Predicting vehicle flows is of great importance to traffic management and public safety in smart cities, and very
challenging as it is affected by many complex factors, such as spatio-temporal dependencies with external factors (e.g., holidays, events and weather). Recently, deep learning has shown remarkable performance on traditional challenging tasks, such as image classification, due to its powerful feature learning capabilities. Some works have utilized LSTMs to connect the high-level layers of 2D convolutional neural networks (CNNs)

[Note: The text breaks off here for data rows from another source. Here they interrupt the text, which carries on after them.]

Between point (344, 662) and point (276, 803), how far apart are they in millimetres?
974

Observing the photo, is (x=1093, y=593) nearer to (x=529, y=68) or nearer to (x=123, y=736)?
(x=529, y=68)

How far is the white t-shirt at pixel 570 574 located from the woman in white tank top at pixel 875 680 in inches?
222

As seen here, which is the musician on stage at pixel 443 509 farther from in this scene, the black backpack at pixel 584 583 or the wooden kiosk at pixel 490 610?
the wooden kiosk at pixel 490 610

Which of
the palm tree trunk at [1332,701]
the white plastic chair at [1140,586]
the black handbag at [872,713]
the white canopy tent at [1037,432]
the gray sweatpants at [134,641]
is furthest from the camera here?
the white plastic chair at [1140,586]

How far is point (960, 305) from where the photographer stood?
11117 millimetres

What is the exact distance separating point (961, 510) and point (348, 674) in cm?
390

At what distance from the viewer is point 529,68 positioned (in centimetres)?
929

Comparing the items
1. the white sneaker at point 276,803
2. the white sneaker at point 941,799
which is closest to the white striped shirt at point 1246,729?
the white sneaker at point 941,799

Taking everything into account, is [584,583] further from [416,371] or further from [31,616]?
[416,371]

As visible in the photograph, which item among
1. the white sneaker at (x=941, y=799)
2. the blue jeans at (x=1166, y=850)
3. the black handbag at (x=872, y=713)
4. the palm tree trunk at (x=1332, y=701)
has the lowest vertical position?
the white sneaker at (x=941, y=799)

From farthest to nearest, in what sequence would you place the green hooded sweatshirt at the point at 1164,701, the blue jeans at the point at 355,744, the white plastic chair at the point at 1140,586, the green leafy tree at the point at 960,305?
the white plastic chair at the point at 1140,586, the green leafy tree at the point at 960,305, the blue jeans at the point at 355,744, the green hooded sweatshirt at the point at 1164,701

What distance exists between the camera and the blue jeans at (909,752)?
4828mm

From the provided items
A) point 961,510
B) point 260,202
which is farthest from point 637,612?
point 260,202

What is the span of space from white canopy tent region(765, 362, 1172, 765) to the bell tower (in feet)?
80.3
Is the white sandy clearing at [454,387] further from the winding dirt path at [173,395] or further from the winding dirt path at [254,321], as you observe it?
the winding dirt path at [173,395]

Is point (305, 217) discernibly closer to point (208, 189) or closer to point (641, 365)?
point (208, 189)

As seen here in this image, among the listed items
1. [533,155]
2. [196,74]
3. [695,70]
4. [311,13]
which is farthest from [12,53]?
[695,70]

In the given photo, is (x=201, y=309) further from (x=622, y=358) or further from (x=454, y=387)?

to learn the spatio-temporal features, and have shown better performance as compared to many classical methods in traffic prediction. However, these works only build temporal connections on the high-level features at the top layer while leaving the spatio-temporal correlations in the low-level layers not fully exploited. In this paper, we propose to apply 3D CNNs to learn the spatio-temporal correlation features jointly from lowlevel
to high-level layers for traffic data. We also design an end-to-end structure, named as MST3D, especially for vehicle flow prediction. MST3D can learn spatial and multiple temporal dependencies jointly by multiple 3D CNNs, combine the learned features with external factors and assign different weights to different branches dynamically. To the best of our knowledge, it is the first framework that utilizes 3D CNNs for traffic prediction.
Experiments on two vehicle flow datasets Beijing and New York City have demonstrated that the proposed framework, MST3D, outperforms the state-of-the-art methods.